I think Andi was suggesting using a indirection, with a table of pointers to
PAGES, each PAGE containing PAGE_SIZE/sizeof(struct file *) pointers. Kind of
what is doing vmalloc(), but without the need of contiguous virtual memory
space.
You cannot just zap vmalloc() and use one kmalloc(), because some programs
open one million files. That's 8 MByte of memory on x86_64. kmalloc() cannot
cope with that. It cannot even cope with 32KB allocations but just after
reboot...
Eric
On Monday 02 October 2006 10:25, Eric Dumazet wrote:
> On Monday 02 October 2006 19:00, Vadim Lobanov wrote:
> > On Monday 02 October 2006 01:52, Eric Dumazet wrote:
> > > Current scheme is to allocate power of two sizes, and not 'the smallest
> > > that accommodates the requested fd count'. This is for a good reason,
> > > because we don't want to call vmalloc()/vfree() each time a process
> > > opens 512 or 1024 more files (x86_64 or ia32)
> >
> > Yep, that is most definitely a consideration. I was balancing it against
> > the fact that, when the table becomes big, growing it by a power of two
> > regardless of the size results in massive memory usage deltas. The worry
> > here is that an application may likely cause the table to grow by a huge
> > amount, due to the power-of-two increase, and then actually use only a
> > modest number of further fds, wasting the rest of the allocated table
> > memory.
> >
> > Which applications open so many file handles so quickly? Do they actually
> > need the amortized power-of-two table area increase? In those cases,
> > would the actual process of opening these files take more time than
> > growing the table in fixed-size steps? Or at least outweigh it enough
> > that it would be more preferable to try to reduce memory waste instead of
> > improve file open time?
>
> I think that for such applications, the 'waste' of ram for fd table is
> nothing compared to the ram cost of opened files/sockets/dentries/inodes.
>
> > Is it really true that it will create less fragmentation? It seems to me
> > that this will only be the true if most of the other heavy users of
> > vmalloc also tried to use power-of-two allocation sizes.
>
> I am quite sure that on my machines, big vmalloc users are fdtable most of
> the time.
Ok, I think I'm convinced. :) Do you want to dig up some actual data regarding
vmalloc usage on your boxes, at least so it can be saved on the mailing list
archives for future reference?
I'll reroll the last patch in the series soon, after letting it rest for a bit
and seeing if anyone else has any more input on the proposed changes. I'll
tweak it so that it always does power-of-two increases in table size, rather
than switching to linear deltas after a certain point. Sounds good to you?
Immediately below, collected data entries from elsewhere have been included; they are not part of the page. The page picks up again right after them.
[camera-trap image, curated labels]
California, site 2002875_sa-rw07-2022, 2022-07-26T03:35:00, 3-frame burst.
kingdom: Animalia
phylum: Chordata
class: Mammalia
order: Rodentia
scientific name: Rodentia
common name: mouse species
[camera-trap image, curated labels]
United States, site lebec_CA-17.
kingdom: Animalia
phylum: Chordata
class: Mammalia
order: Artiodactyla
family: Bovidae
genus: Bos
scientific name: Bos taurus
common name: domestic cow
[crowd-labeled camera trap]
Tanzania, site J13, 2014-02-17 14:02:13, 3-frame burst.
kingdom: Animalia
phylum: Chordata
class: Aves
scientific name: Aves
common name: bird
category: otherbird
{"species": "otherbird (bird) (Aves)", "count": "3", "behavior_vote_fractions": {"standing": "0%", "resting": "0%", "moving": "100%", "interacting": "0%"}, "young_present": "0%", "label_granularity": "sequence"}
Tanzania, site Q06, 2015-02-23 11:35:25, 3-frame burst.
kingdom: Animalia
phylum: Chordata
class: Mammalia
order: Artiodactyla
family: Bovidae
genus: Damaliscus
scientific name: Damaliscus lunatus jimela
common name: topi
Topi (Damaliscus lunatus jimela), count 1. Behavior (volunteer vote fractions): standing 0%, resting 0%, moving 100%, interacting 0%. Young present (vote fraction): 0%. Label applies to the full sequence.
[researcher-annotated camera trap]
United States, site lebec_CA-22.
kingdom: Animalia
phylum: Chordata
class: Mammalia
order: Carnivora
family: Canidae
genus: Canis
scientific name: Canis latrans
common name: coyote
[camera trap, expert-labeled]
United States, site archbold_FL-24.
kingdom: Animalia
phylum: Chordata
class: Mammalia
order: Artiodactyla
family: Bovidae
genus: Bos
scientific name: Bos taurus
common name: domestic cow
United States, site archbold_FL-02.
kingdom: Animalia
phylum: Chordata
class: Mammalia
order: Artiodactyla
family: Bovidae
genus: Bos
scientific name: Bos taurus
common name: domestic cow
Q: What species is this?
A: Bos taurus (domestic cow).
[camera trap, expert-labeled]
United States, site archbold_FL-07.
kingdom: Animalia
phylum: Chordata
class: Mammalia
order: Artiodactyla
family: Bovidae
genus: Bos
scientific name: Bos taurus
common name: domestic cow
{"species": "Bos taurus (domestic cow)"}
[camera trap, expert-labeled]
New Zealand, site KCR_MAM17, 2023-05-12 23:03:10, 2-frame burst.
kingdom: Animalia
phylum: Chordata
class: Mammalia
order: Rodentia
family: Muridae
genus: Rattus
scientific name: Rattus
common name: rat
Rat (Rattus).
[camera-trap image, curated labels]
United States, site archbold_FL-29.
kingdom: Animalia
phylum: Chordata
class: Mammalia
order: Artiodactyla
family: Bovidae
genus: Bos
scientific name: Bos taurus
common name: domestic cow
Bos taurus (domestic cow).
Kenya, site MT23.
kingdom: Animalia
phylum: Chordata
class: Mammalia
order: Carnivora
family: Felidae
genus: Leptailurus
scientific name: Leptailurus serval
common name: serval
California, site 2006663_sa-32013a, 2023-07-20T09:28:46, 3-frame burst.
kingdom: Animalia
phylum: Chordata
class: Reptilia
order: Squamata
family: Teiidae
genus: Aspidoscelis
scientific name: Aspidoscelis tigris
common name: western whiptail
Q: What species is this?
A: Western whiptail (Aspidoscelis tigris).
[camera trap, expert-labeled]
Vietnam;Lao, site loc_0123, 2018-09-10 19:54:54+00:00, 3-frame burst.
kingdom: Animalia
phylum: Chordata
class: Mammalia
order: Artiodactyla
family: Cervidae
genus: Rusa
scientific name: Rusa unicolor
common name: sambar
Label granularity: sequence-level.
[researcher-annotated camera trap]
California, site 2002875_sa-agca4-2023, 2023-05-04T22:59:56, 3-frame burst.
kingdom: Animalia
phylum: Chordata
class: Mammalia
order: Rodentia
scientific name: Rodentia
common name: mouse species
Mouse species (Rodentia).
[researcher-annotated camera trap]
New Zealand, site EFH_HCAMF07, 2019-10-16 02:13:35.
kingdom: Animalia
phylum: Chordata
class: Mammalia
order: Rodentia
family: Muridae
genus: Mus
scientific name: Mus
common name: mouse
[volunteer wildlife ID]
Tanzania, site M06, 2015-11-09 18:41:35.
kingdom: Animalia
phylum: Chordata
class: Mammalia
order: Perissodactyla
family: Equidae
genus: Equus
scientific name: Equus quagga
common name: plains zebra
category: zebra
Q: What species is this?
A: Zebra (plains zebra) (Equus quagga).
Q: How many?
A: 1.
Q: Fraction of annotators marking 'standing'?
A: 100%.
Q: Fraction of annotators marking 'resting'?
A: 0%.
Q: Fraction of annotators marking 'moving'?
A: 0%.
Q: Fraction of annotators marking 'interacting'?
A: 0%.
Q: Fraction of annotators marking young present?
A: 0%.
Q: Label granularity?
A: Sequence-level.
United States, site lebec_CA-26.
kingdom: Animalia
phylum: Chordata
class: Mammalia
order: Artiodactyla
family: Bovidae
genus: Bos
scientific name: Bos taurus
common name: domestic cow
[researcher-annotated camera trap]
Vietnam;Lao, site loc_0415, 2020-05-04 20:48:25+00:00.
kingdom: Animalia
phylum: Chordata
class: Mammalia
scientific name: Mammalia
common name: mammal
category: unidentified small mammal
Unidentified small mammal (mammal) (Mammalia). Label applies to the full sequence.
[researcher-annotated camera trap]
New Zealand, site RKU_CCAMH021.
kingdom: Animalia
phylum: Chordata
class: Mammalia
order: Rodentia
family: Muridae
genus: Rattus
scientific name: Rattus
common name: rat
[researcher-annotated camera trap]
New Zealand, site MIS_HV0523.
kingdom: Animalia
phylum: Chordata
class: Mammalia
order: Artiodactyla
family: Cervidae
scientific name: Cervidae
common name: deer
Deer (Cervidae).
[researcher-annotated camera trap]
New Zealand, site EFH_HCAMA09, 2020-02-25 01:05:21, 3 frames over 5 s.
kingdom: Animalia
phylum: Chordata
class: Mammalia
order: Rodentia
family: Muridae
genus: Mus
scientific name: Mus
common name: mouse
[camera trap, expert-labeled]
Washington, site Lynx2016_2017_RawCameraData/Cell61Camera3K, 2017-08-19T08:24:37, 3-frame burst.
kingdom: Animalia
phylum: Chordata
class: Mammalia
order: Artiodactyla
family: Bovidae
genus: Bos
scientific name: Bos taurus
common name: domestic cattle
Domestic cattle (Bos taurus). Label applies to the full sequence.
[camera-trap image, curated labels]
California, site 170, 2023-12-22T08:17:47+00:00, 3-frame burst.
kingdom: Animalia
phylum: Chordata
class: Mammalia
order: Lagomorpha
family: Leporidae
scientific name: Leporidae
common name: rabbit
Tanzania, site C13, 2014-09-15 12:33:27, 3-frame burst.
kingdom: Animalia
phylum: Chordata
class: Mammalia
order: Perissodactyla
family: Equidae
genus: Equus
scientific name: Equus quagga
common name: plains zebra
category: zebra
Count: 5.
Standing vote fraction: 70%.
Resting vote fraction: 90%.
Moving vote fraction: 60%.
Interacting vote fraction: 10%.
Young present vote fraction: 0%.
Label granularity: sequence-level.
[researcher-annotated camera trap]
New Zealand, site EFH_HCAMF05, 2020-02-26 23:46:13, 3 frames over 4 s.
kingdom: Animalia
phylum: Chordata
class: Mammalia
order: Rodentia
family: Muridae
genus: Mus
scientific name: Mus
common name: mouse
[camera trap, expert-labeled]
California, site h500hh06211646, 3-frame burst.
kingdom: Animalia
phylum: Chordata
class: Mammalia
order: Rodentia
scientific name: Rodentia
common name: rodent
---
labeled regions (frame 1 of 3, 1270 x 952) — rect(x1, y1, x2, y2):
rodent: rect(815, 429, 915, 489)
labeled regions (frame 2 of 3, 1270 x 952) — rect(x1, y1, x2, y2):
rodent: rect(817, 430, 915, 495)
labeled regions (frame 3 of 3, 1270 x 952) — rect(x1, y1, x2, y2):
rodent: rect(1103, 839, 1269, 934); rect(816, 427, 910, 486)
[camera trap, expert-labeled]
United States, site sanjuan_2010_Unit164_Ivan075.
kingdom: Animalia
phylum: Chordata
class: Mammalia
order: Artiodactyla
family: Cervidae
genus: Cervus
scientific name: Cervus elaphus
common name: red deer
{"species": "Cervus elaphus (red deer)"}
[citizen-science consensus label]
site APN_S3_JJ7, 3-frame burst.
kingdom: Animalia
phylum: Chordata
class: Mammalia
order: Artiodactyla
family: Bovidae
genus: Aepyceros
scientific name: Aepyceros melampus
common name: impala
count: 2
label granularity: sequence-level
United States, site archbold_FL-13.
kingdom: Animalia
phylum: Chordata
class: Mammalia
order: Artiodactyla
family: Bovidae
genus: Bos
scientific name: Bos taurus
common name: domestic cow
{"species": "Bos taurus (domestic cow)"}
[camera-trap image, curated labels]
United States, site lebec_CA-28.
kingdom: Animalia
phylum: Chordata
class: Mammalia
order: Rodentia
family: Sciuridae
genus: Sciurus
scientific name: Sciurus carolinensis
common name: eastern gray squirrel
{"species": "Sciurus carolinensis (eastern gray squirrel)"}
> > What do you think of Andi Kleen's follow-up suggestion about eliminating
> > vmalloc use altogether?
>
> It would be interesting, but would need one indirection level, that could
> kill performance of said huge applications... For such applications, the
> cost of expanding fdtable is nothing compared to the cost of
> open()/close()/poll()/read()/write() calls. This is because fdtable never
> shrinks. So adding one indirection (if you use a table of pointers to PAGES
> containing 1024 or 512 (struct file *)).
>
> At least, expanding fdtable by 1024 slots would need to reallocate the
> first table (adding one void *), and allocating one PAGE only. No need to
> copy previous pages, this is a win.
>
> Of course, big fdset still need vmalloc(), or else we cannot use
> find_next_zero_bit() anymore... And for such applications, the time and
> memory scanned to find a zero bit at open() time is probably the killer
> (touching a large part of cpu caches). One million bits is 128 KB...
Yep. (We could play really nifty games with the fdtable if we didn't have to
return the lowest available fd for the new file, but alas...)
> Eric
-- Vadim Lobanov